Volumetric Multiphoton Autofluorescence Microscopy (MPAM) and Second Harmonic Generation Microscopy (SHGM) show promise for revealing indicators of neoplasia representing the complex microstructural organization of mucosa, potentially providing high specificity for detection of neoplasia, but is limited by small imaging area. Large area fluorescence methods on the other hand show high sensitivity appropriate for screening but are hampered by low specificity. In this study, we apply MPAM-SHGM following guidance from large area fluorescence, by either autofluorescence or a targeted metabolic fluorophore, as a potentially clinically viable approach for detection of oral neoplasia.
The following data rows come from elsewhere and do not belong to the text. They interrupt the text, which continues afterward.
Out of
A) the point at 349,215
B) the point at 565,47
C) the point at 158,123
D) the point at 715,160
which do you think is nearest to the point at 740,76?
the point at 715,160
Sites of high neoplastic potentially were identified by large area red/green autofluorescence or by a fluorescently labelled deoxy-glucose analog, 2-deoxy-2-[(7-nitro-2,1,3-benzoxadiazol-4-yl)amino]-D-glucose (2-NBDG) to highlight areas of high glucose uptake across the buccal pouch of a hamster model for OSCC. Follow-up MPAM-SHGM was conducted on regions of interests (ROIs) to assess whether microscopy would reveal microscopic features associated with neoplasia to confirm or exclude large area fluorescence findings. Parameters for analysis included cytologic metrics, 3D epithelial connective tissue interface metrics (MPAM-SHGM) and intensity of fluorescence (widefield). Imaged sites were biopsied and processed for histology and graded by a pathologist. A small sample of human ex vivo tissues were also imaged. A generalized linear model combining image metrics from large area fluorescence and volumetric MPAM-SHGM indicated the ability to delineate normal and inflammation from neoplasia.